Tuesday, July 22, 2014

The Game of Dungeons: Magic Items

I'm still plugging away at this game, trying to grind my character to a super-high level.  Belal is my 208th character, and he's currently sitting on close to 3,000 hit points and 10 million gold.  It's not a massive total, but it's enough that I can delve into the dungeon and return with the maximum amount of gold that I can carry, without a great deal of risk.  I'm exercising patience, and trying not to extend my playing sessions too long, because as long as it's taking, starting from scratch is going to take longer.

The Chosen One!

Reading back through my posts on The Game of Dungeons, I realised that I haven't discussed magic items much.  There is quite a good variety, with some significant effects on gameplay.  One item in particular completely changes the way I approach the game once I've found it.

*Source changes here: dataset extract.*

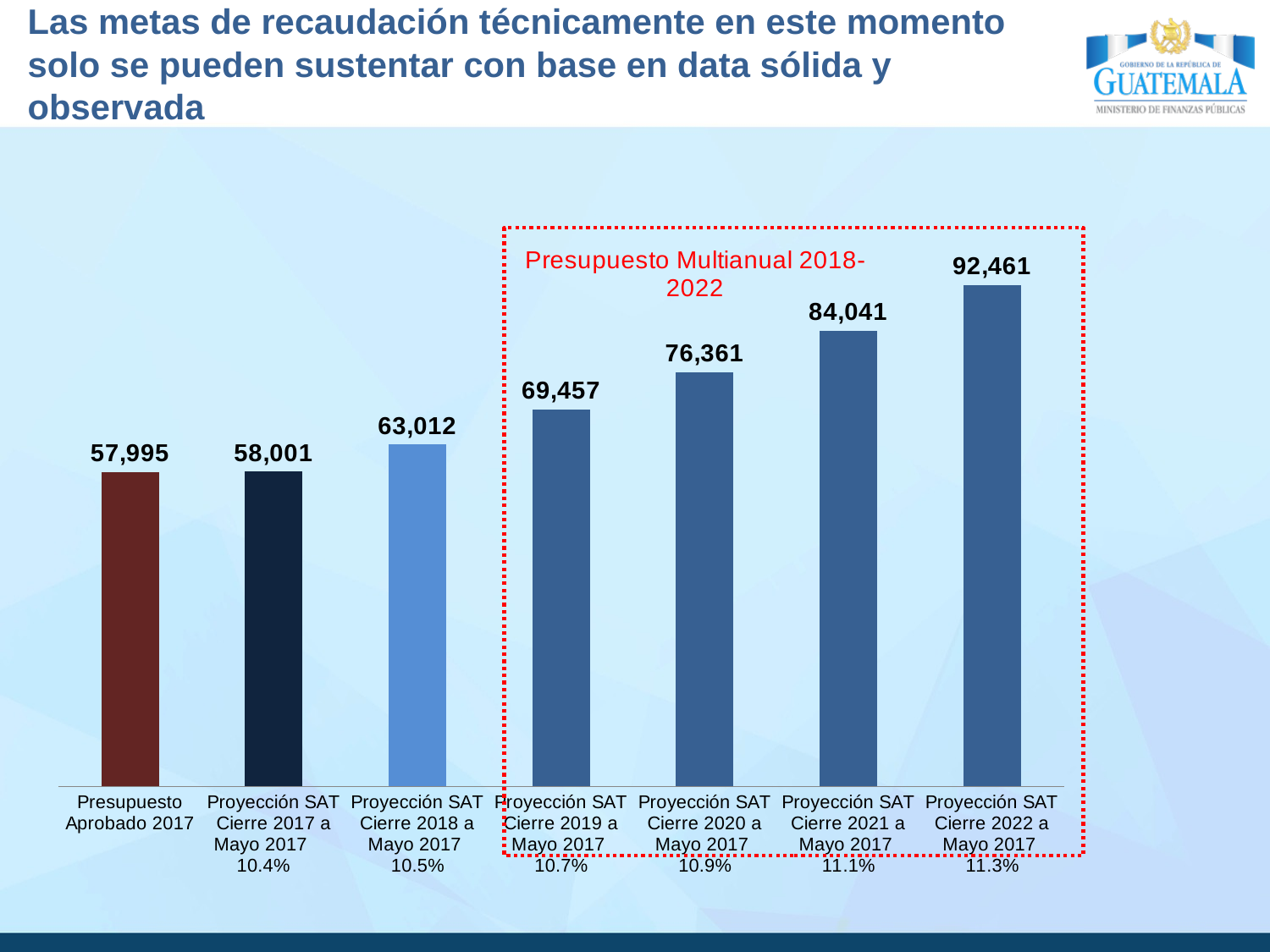
What is the value for Presupuesto Aprobado 2017? 57,995 Which is larger, the value for Proyección SAT Cierre 2020 a Mayo 2017 or Proyección SAT Cierre 2021 a Mayo 2017? Proyección SAT Cierre 2021 a Mayo 2017 What is the difference between the values for Proyección SAT Cierre 2022 a Mayo 2017 and Proyección SAT Cierre 2021 a Mayo 2017? 8,420 What is the difference between the values for Proyección SAT Cierre 2019 a Mayo 2017 and Proyección SAT Cierre 2018 a Mayo 2017? 6,445 Which category has the lowest value? Presupuesto Aprobado 2017 What is the value for Proyección SAT Cierre 2018 a Mayo 2017? 63,012 Do the values rise or fall from left to right across the categories? Rise What is the value for Proyección SAT Cierre 2020 a Mayo 2017? 76,361 How many bars are shown in the chart? 7 What kind of chart is shown on the slide? Bar chart Which category has the highest value? Proyección SAT Cierre 2022 a Mayo 2017 What label appears inside the red dotted box on the chart? Presupuesto Multianual 2018-2022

There are the staples, of course: swords, armour, helmets and shields, all with bonuses ranging from +1 to +3.  As you'd expect, these increase your effectiveness in combat.  They're not that essential, given that most monster-killing is done with spells, but having a good set of arms and armour increases the level of monster that you can kill without suffering damage, and helps you to conserve those spells.  So they are pretty handy.

There are loads of different magic rings as well. The ring of protection works just like armour.  There's one that lets you float over pits, and another that increases the power of your spells.  The ring of invisibility helps you flee from enemies, as does the ring of swiftness.  The ring of regeneration heals you with each move you make, and the ring of luck increases your chance of finding more magic items.  They're all useful, and the ring of levitation cannot be dispensed with.

There are magic boots that reduce the frequency with which you encounter monsters, and increase your chance of running away from them.  The magic lantern lets you see secret doors.  There's an amulet that tells you when you're next to a transporter to another level, and also gives you a rough idea of how likely you are to succeed in any combat; I find it especially useful, and it was even moreso back before I'd mapped everything.

The bag of holding is the real game-changer, though.  As I've mentioned before, the strength of the monsters you encounter increases based on the amount of gold you're carrying.  With a Strength of 18 you can carry 1,800,000 gold, and the enemies max out at around level 300.  Eventually you'll get to a point where you can handle anything the dungeon can throw at you.

The bag changes that, by increasing your carrying capacity a hundredfold.  With the ability to carry more gold comes the attention of stronger foes, and they just keep getting stronger the more gold you carry.  Without the bag, you can afford to get a little complacent.  Once you have it, the rewards are bigger, but the risk returns in spades.  It's really easy to get carried away and overwhelmed by hordes of powerful enemies.

It's actually a really clever little bit of game design.    Just as I thought I'd mastered the game, I found the bag and suddenly it got difficult again.  I don't anticipate getting back to a point of complacency, either; I've not even come close to carrying my maximum gold with the bag.  And not only does the game get harder with the bag, it gets even harder again once you find the Orb.  I continue to be impressed by this game.  It has a surprising amount of hidden depth for such an early effort.